Anchored-PKA regulates connexin 43 gap junctions communication in the heart

Abstract

In cardiomyocytes, connexin-43 (Cx43) forms gap junction (GJ) channels at the intercalated discs (ID) of cardiomyocytes and ensures electrical impulse propagation. This is essential for sequential and coordinated cardiac contractions. In physiological stress, β-adrenergic receptor (β-AR) stimulation activates protein kinase A (PKA), which increases electrical conduction velocity. In pathological condition of myocardial infarction (MI), the β-AR system is chronically activated.
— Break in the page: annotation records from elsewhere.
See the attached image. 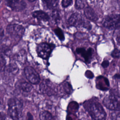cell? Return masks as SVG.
Wrapping results in <instances>:
<instances>
[{
    "label": "cell",
    "instance_id": "23",
    "mask_svg": "<svg viewBox=\"0 0 120 120\" xmlns=\"http://www.w3.org/2000/svg\"><path fill=\"white\" fill-rule=\"evenodd\" d=\"M120 55V52L118 49H114L112 52V56L115 58H118Z\"/></svg>",
    "mask_w": 120,
    "mask_h": 120
},
{
    "label": "cell",
    "instance_id": "14",
    "mask_svg": "<svg viewBox=\"0 0 120 120\" xmlns=\"http://www.w3.org/2000/svg\"><path fill=\"white\" fill-rule=\"evenodd\" d=\"M5 72L8 74H11L15 75L18 71V68L17 66L14 64H10L8 66L5 67L4 69Z\"/></svg>",
    "mask_w": 120,
    "mask_h": 120
},
{
    "label": "cell",
    "instance_id": "9",
    "mask_svg": "<svg viewBox=\"0 0 120 120\" xmlns=\"http://www.w3.org/2000/svg\"><path fill=\"white\" fill-rule=\"evenodd\" d=\"M7 5L13 10L20 11L26 7V3L24 0H6Z\"/></svg>",
    "mask_w": 120,
    "mask_h": 120
},
{
    "label": "cell",
    "instance_id": "29",
    "mask_svg": "<svg viewBox=\"0 0 120 120\" xmlns=\"http://www.w3.org/2000/svg\"><path fill=\"white\" fill-rule=\"evenodd\" d=\"M2 100H1V99L0 98V105H1V104H2Z\"/></svg>",
    "mask_w": 120,
    "mask_h": 120
},
{
    "label": "cell",
    "instance_id": "5",
    "mask_svg": "<svg viewBox=\"0 0 120 120\" xmlns=\"http://www.w3.org/2000/svg\"><path fill=\"white\" fill-rule=\"evenodd\" d=\"M68 22L70 25L73 26H83L87 29L91 28L89 22L84 20L82 15L77 13L73 14L69 17Z\"/></svg>",
    "mask_w": 120,
    "mask_h": 120
},
{
    "label": "cell",
    "instance_id": "25",
    "mask_svg": "<svg viewBox=\"0 0 120 120\" xmlns=\"http://www.w3.org/2000/svg\"><path fill=\"white\" fill-rule=\"evenodd\" d=\"M27 120H33V116L31 114L30 112H28L27 115Z\"/></svg>",
    "mask_w": 120,
    "mask_h": 120
},
{
    "label": "cell",
    "instance_id": "31",
    "mask_svg": "<svg viewBox=\"0 0 120 120\" xmlns=\"http://www.w3.org/2000/svg\"><path fill=\"white\" fill-rule=\"evenodd\" d=\"M119 6H120V2H119Z\"/></svg>",
    "mask_w": 120,
    "mask_h": 120
},
{
    "label": "cell",
    "instance_id": "3",
    "mask_svg": "<svg viewBox=\"0 0 120 120\" xmlns=\"http://www.w3.org/2000/svg\"><path fill=\"white\" fill-rule=\"evenodd\" d=\"M104 105L108 109L112 111H120V97L114 94L106 95L104 98Z\"/></svg>",
    "mask_w": 120,
    "mask_h": 120
},
{
    "label": "cell",
    "instance_id": "15",
    "mask_svg": "<svg viewBox=\"0 0 120 120\" xmlns=\"http://www.w3.org/2000/svg\"><path fill=\"white\" fill-rule=\"evenodd\" d=\"M40 120H54L51 113L46 111L42 112L39 115Z\"/></svg>",
    "mask_w": 120,
    "mask_h": 120
},
{
    "label": "cell",
    "instance_id": "4",
    "mask_svg": "<svg viewBox=\"0 0 120 120\" xmlns=\"http://www.w3.org/2000/svg\"><path fill=\"white\" fill-rule=\"evenodd\" d=\"M104 26L110 30L120 28V14H112L106 16L103 21Z\"/></svg>",
    "mask_w": 120,
    "mask_h": 120
},
{
    "label": "cell",
    "instance_id": "21",
    "mask_svg": "<svg viewBox=\"0 0 120 120\" xmlns=\"http://www.w3.org/2000/svg\"><path fill=\"white\" fill-rule=\"evenodd\" d=\"M85 0H76V5L78 8H82L85 6Z\"/></svg>",
    "mask_w": 120,
    "mask_h": 120
},
{
    "label": "cell",
    "instance_id": "17",
    "mask_svg": "<svg viewBox=\"0 0 120 120\" xmlns=\"http://www.w3.org/2000/svg\"><path fill=\"white\" fill-rule=\"evenodd\" d=\"M20 87L23 91L27 92L30 91L32 88V85L27 82H22L20 85Z\"/></svg>",
    "mask_w": 120,
    "mask_h": 120
},
{
    "label": "cell",
    "instance_id": "26",
    "mask_svg": "<svg viewBox=\"0 0 120 120\" xmlns=\"http://www.w3.org/2000/svg\"><path fill=\"white\" fill-rule=\"evenodd\" d=\"M4 36V30L2 28H0V40H1Z\"/></svg>",
    "mask_w": 120,
    "mask_h": 120
},
{
    "label": "cell",
    "instance_id": "11",
    "mask_svg": "<svg viewBox=\"0 0 120 120\" xmlns=\"http://www.w3.org/2000/svg\"><path fill=\"white\" fill-rule=\"evenodd\" d=\"M76 52L80 54L86 62H89L91 59L93 54V49L90 48L85 49L83 48H78L76 49Z\"/></svg>",
    "mask_w": 120,
    "mask_h": 120
},
{
    "label": "cell",
    "instance_id": "7",
    "mask_svg": "<svg viewBox=\"0 0 120 120\" xmlns=\"http://www.w3.org/2000/svg\"><path fill=\"white\" fill-rule=\"evenodd\" d=\"M7 31L11 37L19 39L22 36L24 32V29L20 25L11 24L7 26Z\"/></svg>",
    "mask_w": 120,
    "mask_h": 120
},
{
    "label": "cell",
    "instance_id": "13",
    "mask_svg": "<svg viewBox=\"0 0 120 120\" xmlns=\"http://www.w3.org/2000/svg\"><path fill=\"white\" fill-rule=\"evenodd\" d=\"M32 15L37 19L44 21H47L49 19L48 15L42 11H36L32 13Z\"/></svg>",
    "mask_w": 120,
    "mask_h": 120
},
{
    "label": "cell",
    "instance_id": "19",
    "mask_svg": "<svg viewBox=\"0 0 120 120\" xmlns=\"http://www.w3.org/2000/svg\"><path fill=\"white\" fill-rule=\"evenodd\" d=\"M111 120H120V111H114L111 115Z\"/></svg>",
    "mask_w": 120,
    "mask_h": 120
},
{
    "label": "cell",
    "instance_id": "2",
    "mask_svg": "<svg viewBox=\"0 0 120 120\" xmlns=\"http://www.w3.org/2000/svg\"><path fill=\"white\" fill-rule=\"evenodd\" d=\"M8 113L13 120H22V103L16 98L8 101Z\"/></svg>",
    "mask_w": 120,
    "mask_h": 120
},
{
    "label": "cell",
    "instance_id": "8",
    "mask_svg": "<svg viewBox=\"0 0 120 120\" xmlns=\"http://www.w3.org/2000/svg\"><path fill=\"white\" fill-rule=\"evenodd\" d=\"M24 74L27 80L31 83L36 84L40 81V77L36 71L31 67H26L24 69Z\"/></svg>",
    "mask_w": 120,
    "mask_h": 120
},
{
    "label": "cell",
    "instance_id": "22",
    "mask_svg": "<svg viewBox=\"0 0 120 120\" xmlns=\"http://www.w3.org/2000/svg\"><path fill=\"white\" fill-rule=\"evenodd\" d=\"M72 1V0H62L61 2L62 6L63 8H67L71 4Z\"/></svg>",
    "mask_w": 120,
    "mask_h": 120
},
{
    "label": "cell",
    "instance_id": "24",
    "mask_svg": "<svg viewBox=\"0 0 120 120\" xmlns=\"http://www.w3.org/2000/svg\"><path fill=\"white\" fill-rule=\"evenodd\" d=\"M116 39L118 44L120 45V30L118 31L117 33L116 36Z\"/></svg>",
    "mask_w": 120,
    "mask_h": 120
},
{
    "label": "cell",
    "instance_id": "18",
    "mask_svg": "<svg viewBox=\"0 0 120 120\" xmlns=\"http://www.w3.org/2000/svg\"><path fill=\"white\" fill-rule=\"evenodd\" d=\"M54 32L60 40H63L64 39V35L60 29L59 28H57L54 30Z\"/></svg>",
    "mask_w": 120,
    "mask_h": 120
},
{
    "label": "cell",
    "instance_id": "10",
    "mask_svg": "<svg viewBox=\"0 0 120 120\" xmlns=\"http://www.w3.org/2000/svg\"><path fill=\"white\" fill-rule=\"evenodd\" d=\"M40 90L41 91L48 95L53 94L54 90L52 87V84L48 81H44L40 85Z\"/></svg>",
    "mask_w": 120,
    "mask_h": 120
},
{
    "label": "cell",
    "instance_id": "16",
    "mask_svg": "<svg viewBox=\"0 0 120 120\" xmlns=\"http://www.w3.org/2000/svg\"><path fill=\"white\" fill-rule=\"evenodd\" d=\"M42 1L50 9L55 8L58 5V0H42Z\"/></svg>",
    "mask_w": 120,
    "mask_h": 120
},
{
    "label": "cell",
    "instance_id": "20",
    "mask_svg": "<svg viewBox=\"0 0 120 120\" xmlns=\"http://www.w3.org/2000/svg\"><path fill=\"white\" fill-rule=\"evenodd\" d=\"M6 60L4 58L0 55V70L4 69L5 67Z\"/></svg>",
    "mask_w": 120,
    "mask_h": 120
},
{
    "label": "cell",
    "instance_id": "32",
    "mask_svg": "<svg viewBox=\"0 0 120 120\" xmlns=\"http://www.w3.org/2000/svg\"><path fill=\"white\" fill-rule=\"evenodd\" d=\"M1 0H0V1H1Z\"/></svg>",
    "mask_w": 120,
    "mask_h": 120
},
{
    "label": "cell",
    "instance_id": "1",
    "mask_svg": "<svg viewBox=\"0 0 120 120\" xmlns=\"http://www.w3.org/2000/svg\"><path fill=\"white\" fill-rule=\"evenodd\" d=\"M85 106L93 120H105L106 113L99 103L94 100L89 101Z\"/></svg>",
    "mask_w": 120,
    "mask_h": 120
},
{
    "label": "cell",
    "instance_id": "6",
    "mask_svg": "<svg viewBox=\"0 0 120 120\" xmlns=\"http://www.w3.org/2000/svg\"><path fill=\"white\" fill-rule=\"evenodd\" d=\"M54 48V45L47 43H42L37 47V53L40 57L44 59H48Z\"/></svg>",
    "mask_w": 120,
    "mask_h": 120
},
{
    "label": "cell",
    "instance_id": "27",
    "mask_svg": "<svg viewBox=\"0 0 120 120\" xmlns=\"http://www.w3.org/2000/svg\"><path fill=\"white\" fill-rule=\"evenodd\" d=\"M108 61H104L103 63H102V66L103 67H104V68H105V67H106L107 66H108Z\"/></svg>",
    "mask_w": 120,
    "mask_h": 120
},
{
    "label": "cell",
    "instance_id": "12",
    "mask_svg": "<svg viewBox=\"0 0 120 120\" xmlns=\"http://www.w3.org/2000/svg\"><path fill=\"white\" fill-rule=\"evenodd\" d=\"M84 14L86 17L92 21H96L98 17L93 9L90 7H87L84 10Z\"/></svg>",
    "mask_w": 120,
    "mask_h": 120
},
{
    "label": "cell",
    "instance_id": "30",
    "mask_svg": "<svg viewBox=\"0 0 120 120\" xmlns=\"http://www.w3.org/2000/svg\"><path fill=\"white\" fill-rule=\"evenodd\" d=\"M28 0L30 1H34L35 0Z\"/></svg>",
    "mask_w": 120,
    "mask_h": 120
},
{
    "label": "cell",
    "instance_id": "28",
    "mask_svg": "<svg viewBox=\"0 0 120 120\" xmlns=\"http://www.w3.org/2000/svg\"><path fill=\"white\" fill-rule=\"evenodd\" d=\"M0 120H4L3 117L0 113Z\"/></svg>",
    "mask_w": 120,
    "mask_h": 120
}]
</instances>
Furthermore, Cx43 is altered that affects GJ communication and electrical conduction leading to fatal arrhythmias. Considering the key role of Cx43 in electrical conduction, we investigated the functional regulation of GJ by PKA-anchored through A-kinase anchoring protein (AKAP) in cardiac physiology and pathophysiology, i.e. MI. Experiments in which PKA is inhibited or displaced from AKAPs point to a PKA-scaffold protein required for PKA-mediated regulation of Cx43 phosphorylation and GJ communication. By a variety of immunoprecipitation and immunolocalization experiments, we show that the AKAP named ezrin forms a molecular complex with PKA and Cx43 in rat hearts at the cellular and tissular levels. While PKA and ezrin expression levels remain constant, Cx43 show a significant reduction after a MI. Interestingly, immunolocalization studies highlight for a decrease in Cx43 vicinity with ezrin at the ID of ventricular cardiomyocytes. All of these suggest for a role of PKA-ezrin-Cx43 complex in the regulation of GJ communication in cardiac physiology and a deregulation of this complex could explain partly the altered electrical propagation observed after a MI.